STUDY TEXT:
#####

Learning Robust Hierarchical Patterns of Human Brain across Many fMRI Studies

TL;DR

This paper proposes a matrix factorization and adversarial learning approach to improve the estimation and reproducibility of hierarchical brain connectivity patterns in multi-site fMRI data, accounting for site-related variations.

Contribution

It introduces a novel matrix factorization method combined with adversarial learning to reduce site effects and enhance reproducibility in multi-site fMRI analysis.

Findings

Improved accuracy in estimating brain connectivity components.

Enhanced reproducibility of components across different sites.

Preservation of biologically relevant variations such as age-related differences.

#####

DATASET:
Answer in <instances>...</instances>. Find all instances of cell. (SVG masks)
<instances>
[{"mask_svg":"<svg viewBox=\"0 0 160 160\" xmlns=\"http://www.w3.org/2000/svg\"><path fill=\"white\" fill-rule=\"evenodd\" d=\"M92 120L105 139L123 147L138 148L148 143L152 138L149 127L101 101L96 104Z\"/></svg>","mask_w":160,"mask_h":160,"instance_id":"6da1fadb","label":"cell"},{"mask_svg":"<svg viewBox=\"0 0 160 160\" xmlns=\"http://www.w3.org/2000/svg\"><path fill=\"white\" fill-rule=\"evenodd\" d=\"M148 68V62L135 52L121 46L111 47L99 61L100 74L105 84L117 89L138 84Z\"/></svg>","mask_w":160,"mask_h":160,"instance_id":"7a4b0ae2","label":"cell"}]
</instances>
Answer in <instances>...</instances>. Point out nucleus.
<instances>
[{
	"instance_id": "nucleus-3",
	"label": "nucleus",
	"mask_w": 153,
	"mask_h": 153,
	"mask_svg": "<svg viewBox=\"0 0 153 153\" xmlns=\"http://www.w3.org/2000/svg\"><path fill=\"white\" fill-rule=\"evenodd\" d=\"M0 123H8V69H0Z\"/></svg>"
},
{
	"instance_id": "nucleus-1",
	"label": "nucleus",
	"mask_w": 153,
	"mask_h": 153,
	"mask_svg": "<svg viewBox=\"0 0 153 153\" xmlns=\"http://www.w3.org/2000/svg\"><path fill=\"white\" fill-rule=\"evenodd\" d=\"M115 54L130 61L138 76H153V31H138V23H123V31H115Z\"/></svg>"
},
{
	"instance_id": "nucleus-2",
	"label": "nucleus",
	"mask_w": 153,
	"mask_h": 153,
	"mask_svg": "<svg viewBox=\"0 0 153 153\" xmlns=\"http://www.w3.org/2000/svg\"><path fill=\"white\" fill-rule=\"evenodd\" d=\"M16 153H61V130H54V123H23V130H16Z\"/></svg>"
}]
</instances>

#####

QUESTIONS:
**1)** In the fMRI paper summary, do these statements agree with the text? (a) The approach pairs matrix factorization with adversarial learning. (b) The method removes age-related differences along with site effects. (c) The fMRI data analyzed come from a single site.
**2)** Print the part of the fMRI paper summary that opens with the words containing "This paper proposes" and closes with "for site-related variations.".

TASK-BY-TASK RESULTS:
**1)**
(a) Yes: "a novel matrix factorization method combined with adversarial learning".
(b) No: "Preservation of biologically relevant variations such as age-related differences."
(c) No: "multi-site fMRI data".

**2)**
This paper proposes a matrix factorization and adversarial learning approach to improve the estimation and reproducibility of hierarchical brain connectivity patterns in multi-site fMRI data, accounting for site-related variations.